Trump is just half the equation. The new president is fertile ground for investigations, but the fevered opposition to him and his policies have generated a renewed sense of importance around the work of journalism. The notion of using major investigative pieces to galvanize an audience to open their wallets was already being embraced by Mother Jones, which made a direct appeal in August for subscribers based around a piece in which a reporter worked as a prison guard. The story, the magazined claimed, cost $350,000 to produce.

Cameron Barr, a managing editor at the Washington Post, said that the paper had taken this into account when forming its new investigative unit. The reader reaction to the investigative work WaPo reporter David Fahrenthold on Trump’s lack of charitable giving showed that doubling down on investigative work “would pay dividends in terms of subscribers and digital audience.”

“We think we already have proof of concept from what we’ve seen in 2016, and now we’re excited to act on it,” Barr said.

There’s also the proposition of a long tail for making money off investigative work that wasn’t around a few years ago.
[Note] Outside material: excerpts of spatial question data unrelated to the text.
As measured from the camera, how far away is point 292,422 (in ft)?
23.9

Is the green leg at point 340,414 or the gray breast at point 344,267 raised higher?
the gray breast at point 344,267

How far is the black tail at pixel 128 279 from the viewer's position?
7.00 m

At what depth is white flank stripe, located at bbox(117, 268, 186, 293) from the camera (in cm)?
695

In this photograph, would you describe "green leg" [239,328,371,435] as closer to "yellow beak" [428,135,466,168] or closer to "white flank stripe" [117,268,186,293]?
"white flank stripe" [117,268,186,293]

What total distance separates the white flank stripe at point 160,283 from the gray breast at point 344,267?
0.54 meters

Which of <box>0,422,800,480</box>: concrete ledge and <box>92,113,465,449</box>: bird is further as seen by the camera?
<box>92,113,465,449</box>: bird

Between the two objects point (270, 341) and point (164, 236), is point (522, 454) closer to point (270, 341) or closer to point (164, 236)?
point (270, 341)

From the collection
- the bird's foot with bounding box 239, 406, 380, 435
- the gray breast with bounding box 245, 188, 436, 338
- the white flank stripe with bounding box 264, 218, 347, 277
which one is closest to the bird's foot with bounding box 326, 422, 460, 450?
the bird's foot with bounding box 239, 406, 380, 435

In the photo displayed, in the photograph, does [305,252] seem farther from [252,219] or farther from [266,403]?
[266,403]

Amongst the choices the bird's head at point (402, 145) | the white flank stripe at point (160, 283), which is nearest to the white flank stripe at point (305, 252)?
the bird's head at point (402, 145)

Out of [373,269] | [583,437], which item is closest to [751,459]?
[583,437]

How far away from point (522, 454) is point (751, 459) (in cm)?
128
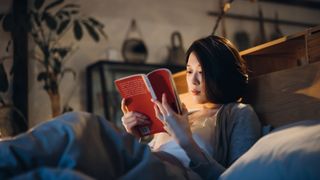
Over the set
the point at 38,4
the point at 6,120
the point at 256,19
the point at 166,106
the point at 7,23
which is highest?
the point at 38,4

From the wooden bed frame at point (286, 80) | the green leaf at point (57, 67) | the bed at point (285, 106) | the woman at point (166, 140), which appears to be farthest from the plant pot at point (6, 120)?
the wooden bed frame at point (286, 80)

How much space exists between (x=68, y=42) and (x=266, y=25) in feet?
5.96

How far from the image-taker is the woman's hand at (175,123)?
52.2 inches

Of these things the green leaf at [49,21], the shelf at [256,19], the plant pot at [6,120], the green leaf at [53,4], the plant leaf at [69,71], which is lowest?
the plant pot at [6,120]

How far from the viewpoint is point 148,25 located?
3.59 metres

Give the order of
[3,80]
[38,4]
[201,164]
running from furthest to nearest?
[38,4] < [3,80] < [201,164]

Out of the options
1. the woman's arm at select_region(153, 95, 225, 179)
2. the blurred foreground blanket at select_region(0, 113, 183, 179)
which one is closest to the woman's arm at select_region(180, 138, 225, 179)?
the woman's arm at select_region(153, 95, 225, 179)

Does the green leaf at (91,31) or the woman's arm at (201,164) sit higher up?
the green leaf at (91,31)

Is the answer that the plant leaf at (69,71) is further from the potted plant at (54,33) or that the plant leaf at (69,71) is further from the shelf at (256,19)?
the shelf at (256,19)

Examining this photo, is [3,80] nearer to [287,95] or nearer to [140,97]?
[140,97]

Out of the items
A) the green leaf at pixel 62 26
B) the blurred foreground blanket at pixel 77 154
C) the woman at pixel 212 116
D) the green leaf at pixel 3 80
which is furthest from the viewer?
the green leaf at pixel 62 26

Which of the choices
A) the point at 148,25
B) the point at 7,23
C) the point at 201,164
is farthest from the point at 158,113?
the point at 148,25

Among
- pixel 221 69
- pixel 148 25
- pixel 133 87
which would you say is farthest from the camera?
pixel 148 25

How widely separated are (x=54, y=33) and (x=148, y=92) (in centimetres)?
189
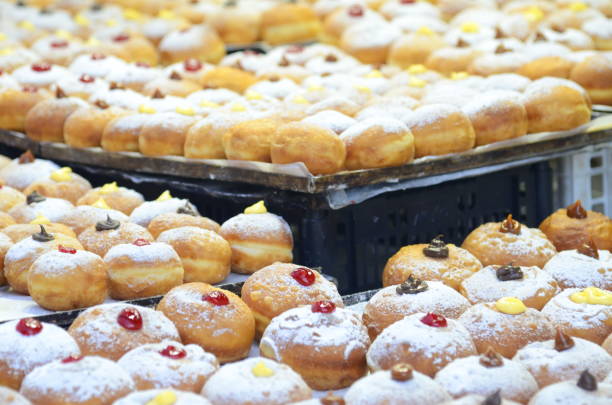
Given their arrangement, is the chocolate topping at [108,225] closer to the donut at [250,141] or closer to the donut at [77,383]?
the donut at [250,141]

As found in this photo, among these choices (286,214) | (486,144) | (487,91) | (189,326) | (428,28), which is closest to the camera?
(189,326)

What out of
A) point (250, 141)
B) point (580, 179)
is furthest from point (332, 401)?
point (580, 179)

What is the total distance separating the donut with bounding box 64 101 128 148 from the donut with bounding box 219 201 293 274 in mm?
1430

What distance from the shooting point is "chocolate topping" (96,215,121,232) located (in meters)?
3.45

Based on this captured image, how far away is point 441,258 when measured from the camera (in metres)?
3.31

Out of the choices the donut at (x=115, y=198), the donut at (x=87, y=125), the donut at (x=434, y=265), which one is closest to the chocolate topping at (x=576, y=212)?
the donut at (x=434, y=265)

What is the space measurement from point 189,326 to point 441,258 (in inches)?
37.2

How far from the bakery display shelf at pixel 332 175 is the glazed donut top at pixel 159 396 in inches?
65.2

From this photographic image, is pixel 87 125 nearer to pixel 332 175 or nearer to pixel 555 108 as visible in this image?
pixel 332 175

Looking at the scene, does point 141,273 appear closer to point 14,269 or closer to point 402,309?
point 14,269

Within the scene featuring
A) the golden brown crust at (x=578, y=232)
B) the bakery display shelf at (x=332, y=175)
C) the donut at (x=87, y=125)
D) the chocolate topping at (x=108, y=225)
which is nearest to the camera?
the chocolate topping at (x=108, y=225)

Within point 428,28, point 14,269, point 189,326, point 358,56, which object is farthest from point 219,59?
point 189,326

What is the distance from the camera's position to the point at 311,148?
3812mm

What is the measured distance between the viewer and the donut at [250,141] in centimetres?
405
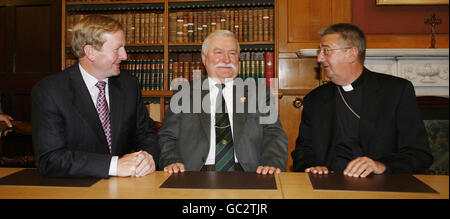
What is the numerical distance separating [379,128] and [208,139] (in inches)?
35.6

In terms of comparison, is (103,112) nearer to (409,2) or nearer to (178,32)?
(178,32)

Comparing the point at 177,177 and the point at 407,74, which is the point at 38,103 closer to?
the point at 177,177

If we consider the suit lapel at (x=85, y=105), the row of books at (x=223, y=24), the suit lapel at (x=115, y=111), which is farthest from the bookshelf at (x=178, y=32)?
the suit lapel at (x=85, y=105)

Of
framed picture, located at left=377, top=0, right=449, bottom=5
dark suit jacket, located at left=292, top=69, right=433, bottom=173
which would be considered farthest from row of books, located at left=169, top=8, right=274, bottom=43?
dark suit jacket, located at left=292, top=69, right=433, bottom=173

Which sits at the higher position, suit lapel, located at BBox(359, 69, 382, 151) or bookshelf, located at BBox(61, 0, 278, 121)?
bookshelf, located at BBox(61, 0, 278, 121)

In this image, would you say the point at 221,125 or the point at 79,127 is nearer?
the point at 79,127

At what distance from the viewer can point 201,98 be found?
Answer: 2100mm

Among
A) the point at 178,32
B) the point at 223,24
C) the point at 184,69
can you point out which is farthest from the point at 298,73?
the point at 178,32

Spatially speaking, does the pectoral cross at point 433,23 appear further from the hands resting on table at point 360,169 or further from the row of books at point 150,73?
the row of books at point 150,73

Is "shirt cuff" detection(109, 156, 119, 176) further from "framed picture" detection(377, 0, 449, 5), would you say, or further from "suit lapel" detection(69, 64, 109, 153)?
"framed picture" detection(377, 0, 449, 5)

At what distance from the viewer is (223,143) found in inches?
76.8

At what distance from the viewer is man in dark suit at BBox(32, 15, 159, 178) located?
1.38 meters

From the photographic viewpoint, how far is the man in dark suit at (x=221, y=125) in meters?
1.91

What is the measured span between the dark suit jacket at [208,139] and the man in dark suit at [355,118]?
179mm
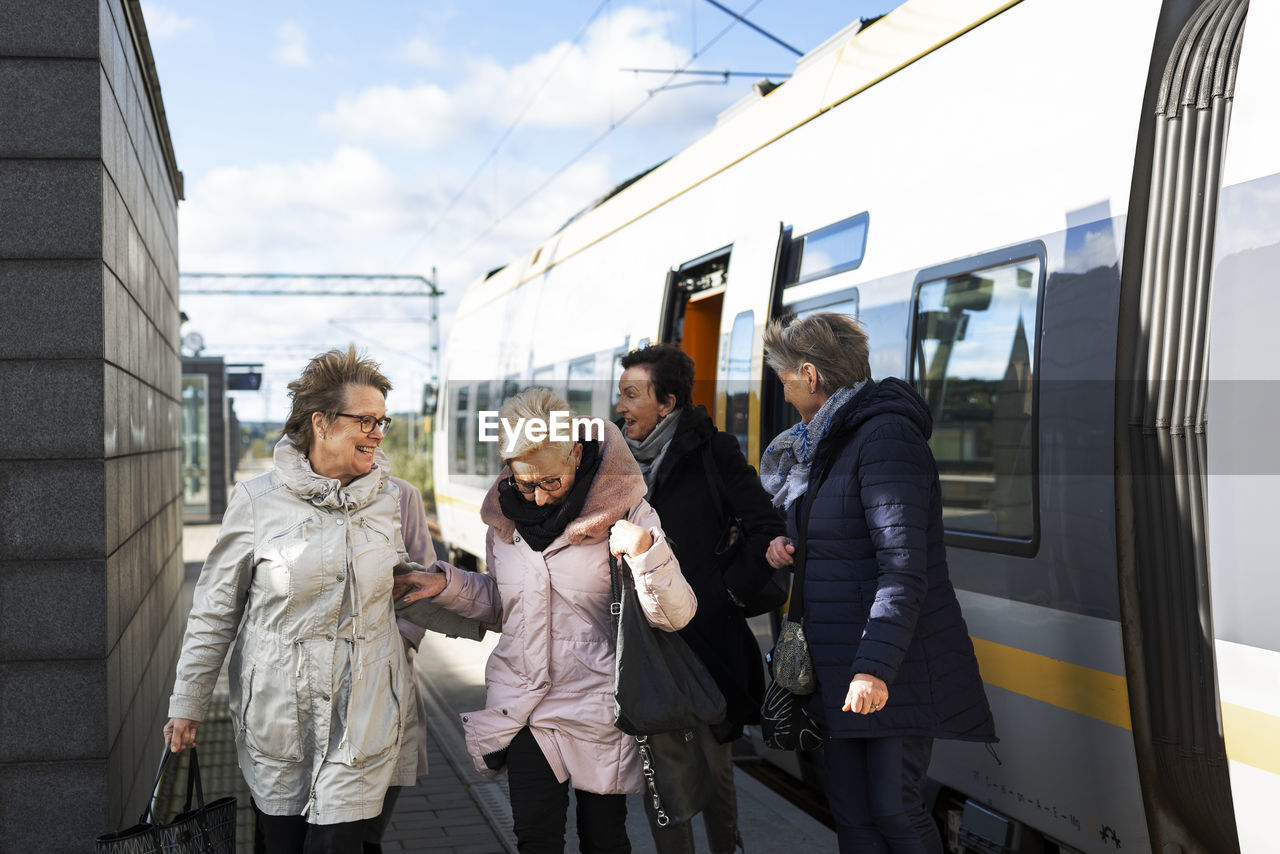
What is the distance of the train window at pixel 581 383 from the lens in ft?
29.5

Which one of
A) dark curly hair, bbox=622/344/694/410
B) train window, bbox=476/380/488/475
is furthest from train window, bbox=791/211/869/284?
train window, bbox=476/380/488/475

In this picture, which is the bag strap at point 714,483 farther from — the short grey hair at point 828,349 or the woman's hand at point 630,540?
the woman's hand at point 630,540

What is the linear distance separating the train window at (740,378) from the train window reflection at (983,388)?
1557 millimetres

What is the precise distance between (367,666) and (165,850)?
646 mm

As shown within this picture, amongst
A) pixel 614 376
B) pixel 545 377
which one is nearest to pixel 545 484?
pixel 614 376

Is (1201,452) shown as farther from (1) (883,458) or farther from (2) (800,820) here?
(2) (800,820)

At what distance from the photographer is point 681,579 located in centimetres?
327

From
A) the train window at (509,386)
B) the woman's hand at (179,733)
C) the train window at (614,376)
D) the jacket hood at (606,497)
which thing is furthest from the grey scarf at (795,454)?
the train window at (509,386)

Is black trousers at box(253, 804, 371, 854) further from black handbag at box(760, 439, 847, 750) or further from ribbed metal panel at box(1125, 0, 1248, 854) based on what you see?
ribbed metal panel at box(1125, 0, 1248, 854)

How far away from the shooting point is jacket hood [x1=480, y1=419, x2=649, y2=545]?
333 cm

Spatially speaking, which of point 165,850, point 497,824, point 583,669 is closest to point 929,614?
point 583,669

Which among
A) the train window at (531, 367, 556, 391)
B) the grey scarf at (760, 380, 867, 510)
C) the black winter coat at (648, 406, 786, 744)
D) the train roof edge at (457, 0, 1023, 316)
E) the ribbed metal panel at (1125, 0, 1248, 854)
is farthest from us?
the train window at (531, 367, 556, 391)

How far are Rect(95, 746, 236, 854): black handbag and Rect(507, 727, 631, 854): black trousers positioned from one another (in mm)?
736

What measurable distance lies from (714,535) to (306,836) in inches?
60.3
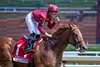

Keith Summa, who oversees Fusion’s investigative teams as senior vice president of content and programming, said his company sees opportunities to make money from in-depth journalism in a variety of ways.

“We see our investment in investigative journalism as a multi-platform play. Whatever platform a story originates on, we know how to realize it across many others digital, TV, social, OTT, podcasts and weve sold many of our investigative docs overseas,” Summa said.

This mini-revival shares DNA with the Spotlight-style investigatory work, but is updated for the digital era. The Times and WaPo teams are both being portrayed as fast-response units that will be able to react quickly and work with other sections of their respective publications. Even the Boston Globe’s now-famous Spotlight team is putting out more stories.

It also does little to quell the broader problem of a widespread decline in local reporting, particularly investigative work.

“It’s not a group of five people that is going to go off and bury itself for nine months and come up with some big project,” Mazzetti said. “We have to do a few things. We have to work pretty quickly, and we also are going to be very collaborative not only with other reporters or in the [Washington D.C.] bureau but across the paper.”